---- Document text

By Lee Stace
IT HAS been brilliant to see Auckland – and the rest of New Zealand, for that matter – gripped by Rugby World Cup fever.
But this scribe has one lingering thought: will it last should, heaven forbid, the All Blacks once again cho… I mean, fail to do the business at rugby’s big old song and dance?
We are being great hosts at the moment. There is no doubt about that. Driving around Auckland, it has been an absolute joy to see flags flying high and fans cramming into the airport to welcome some of our international rugby cousins who are vying for the biggest prize in the game.
Friendly and welcoming, we are giving tourists the true Kiwi experience at the moment. For that, we need to give ourselves a big pat on the back.
But what if – and when I say this, I’m being a realist not a negative nelly – the All Blacks lose? It could happen. History has shown that our national team has a habit of coming unstuck at the big one.
Hopefully (touch wood, pray to Jesus, Allah or some higher spiritual power, people) it doesn’t happen and Richie McCaw is the first player to get his paws on ‘Bill’ when the referee signals no-side on October 23 at Eden Park.
If it does go wrong, however, then it’s scary to think how New Zealanders will react. Right now, most people cannot get enough of the RWC, but the Men in Black losing in the quarter-finals or in the semis could change that.

--------
---- Data

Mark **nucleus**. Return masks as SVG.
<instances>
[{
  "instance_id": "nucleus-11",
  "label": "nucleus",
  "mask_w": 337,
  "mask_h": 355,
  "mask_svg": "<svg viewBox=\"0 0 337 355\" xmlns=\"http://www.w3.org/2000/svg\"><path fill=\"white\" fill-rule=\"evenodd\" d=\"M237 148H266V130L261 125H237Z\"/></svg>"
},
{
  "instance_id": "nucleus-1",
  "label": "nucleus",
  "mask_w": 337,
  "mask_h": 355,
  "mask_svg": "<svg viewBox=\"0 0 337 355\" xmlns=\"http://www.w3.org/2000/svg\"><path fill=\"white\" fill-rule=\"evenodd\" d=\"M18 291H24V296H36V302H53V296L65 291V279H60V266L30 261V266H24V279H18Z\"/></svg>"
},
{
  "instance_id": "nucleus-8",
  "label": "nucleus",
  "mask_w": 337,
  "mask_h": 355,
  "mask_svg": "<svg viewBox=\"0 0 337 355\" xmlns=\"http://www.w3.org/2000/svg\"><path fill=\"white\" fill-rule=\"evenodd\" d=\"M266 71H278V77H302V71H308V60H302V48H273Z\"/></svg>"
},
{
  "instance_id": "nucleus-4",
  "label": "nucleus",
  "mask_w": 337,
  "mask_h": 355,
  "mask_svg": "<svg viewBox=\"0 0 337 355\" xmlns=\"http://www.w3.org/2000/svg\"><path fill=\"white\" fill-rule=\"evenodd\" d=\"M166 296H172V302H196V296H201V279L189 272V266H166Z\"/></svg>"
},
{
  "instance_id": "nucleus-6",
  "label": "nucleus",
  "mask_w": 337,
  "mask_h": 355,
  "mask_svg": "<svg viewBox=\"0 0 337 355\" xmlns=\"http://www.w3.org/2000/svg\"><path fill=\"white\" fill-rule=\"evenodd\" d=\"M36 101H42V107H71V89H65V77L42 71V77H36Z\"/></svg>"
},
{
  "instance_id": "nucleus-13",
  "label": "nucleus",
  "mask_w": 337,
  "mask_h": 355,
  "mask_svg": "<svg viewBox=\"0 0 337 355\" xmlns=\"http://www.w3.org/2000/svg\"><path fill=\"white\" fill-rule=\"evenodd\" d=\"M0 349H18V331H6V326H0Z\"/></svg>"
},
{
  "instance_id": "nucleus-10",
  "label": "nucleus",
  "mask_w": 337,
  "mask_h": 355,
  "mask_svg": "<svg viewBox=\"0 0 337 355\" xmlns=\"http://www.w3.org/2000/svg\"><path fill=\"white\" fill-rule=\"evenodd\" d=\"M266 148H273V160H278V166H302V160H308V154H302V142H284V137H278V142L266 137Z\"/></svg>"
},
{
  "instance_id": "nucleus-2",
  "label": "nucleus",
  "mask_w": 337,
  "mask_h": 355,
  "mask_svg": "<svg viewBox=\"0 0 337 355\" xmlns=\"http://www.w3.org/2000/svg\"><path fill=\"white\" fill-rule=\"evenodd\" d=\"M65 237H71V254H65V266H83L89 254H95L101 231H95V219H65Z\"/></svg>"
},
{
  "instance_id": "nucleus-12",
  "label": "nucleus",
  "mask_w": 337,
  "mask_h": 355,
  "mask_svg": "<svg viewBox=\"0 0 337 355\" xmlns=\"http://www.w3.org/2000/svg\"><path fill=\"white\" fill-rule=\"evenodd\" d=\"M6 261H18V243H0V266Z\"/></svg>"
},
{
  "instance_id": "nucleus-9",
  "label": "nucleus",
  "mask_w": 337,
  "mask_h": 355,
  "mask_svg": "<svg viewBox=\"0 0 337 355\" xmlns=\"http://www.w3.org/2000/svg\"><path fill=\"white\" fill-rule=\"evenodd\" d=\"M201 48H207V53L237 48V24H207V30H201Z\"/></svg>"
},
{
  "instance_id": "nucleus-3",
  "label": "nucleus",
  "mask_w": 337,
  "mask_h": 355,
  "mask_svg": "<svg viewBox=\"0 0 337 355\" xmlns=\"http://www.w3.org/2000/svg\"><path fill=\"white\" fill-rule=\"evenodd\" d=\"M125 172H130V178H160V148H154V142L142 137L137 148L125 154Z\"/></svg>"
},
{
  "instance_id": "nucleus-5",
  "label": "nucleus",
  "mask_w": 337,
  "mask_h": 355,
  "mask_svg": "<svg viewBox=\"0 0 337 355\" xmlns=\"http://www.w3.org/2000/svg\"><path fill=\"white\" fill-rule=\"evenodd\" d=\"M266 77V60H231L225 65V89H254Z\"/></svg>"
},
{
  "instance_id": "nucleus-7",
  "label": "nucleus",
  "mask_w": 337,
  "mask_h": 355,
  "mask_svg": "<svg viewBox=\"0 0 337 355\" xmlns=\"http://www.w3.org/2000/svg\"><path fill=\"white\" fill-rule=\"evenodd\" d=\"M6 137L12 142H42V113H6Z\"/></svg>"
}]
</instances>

--------

▶ _Requirements_
1. Write out the passage of the Rugby World Cup column between "But this scribe" and "on the back.", inclusive.
2. Extend the Rugby World Cup column past its final sentence.

▶ _Task-by-task outputs_
1.
But this scribe has one lingering thought: will it last should, heaven forbid, the All Blacks once again cho… I mean, fail to do the business at rugby’s big old song and dance?
We are being great hosts at the moment. There is no doubt about that. Driving around Auckland, it has been an absolute joy to see flags flying high and fans cramming into the airport to welcome some of our international rugby cousins who are vying for the biggest prize in the game.
Friendly and welcoming, we are giving tourists the true Kiwi experience at the moment. For that, we need to give ourselves a big pat on the back.

2.
For you see, we have a tendency of reacting badly when things don’t go to plan at the RWC.
You only need to look at the fallout following Cardiff in 2007 for proof. The way some of us behaved following that 20-18 loss to France was, quite frankly, disgraceful. Rather than stay on and enjoy the rest of the tournament, a large number of New Zealanders who were in that part of the world at the time began offloading their semifinal and finals tickets.
Disappointing stuff. It really was.
Regardless of what happens on the field this time around, it is important that we remain gracious in victory and, should it occur, defeat as well. Packing a sad will only give the 95,000 tourists who are expected to grace our shores over the next six and a half weeks a bad impression of New Zealand and the people who live here.
From what Yours Truly has witnessed so far, we’re on the right track. Hopefully we as a nation have grown up and we do the RWC justice.
There are plenty of mouth-watering clashes on offer this weekend.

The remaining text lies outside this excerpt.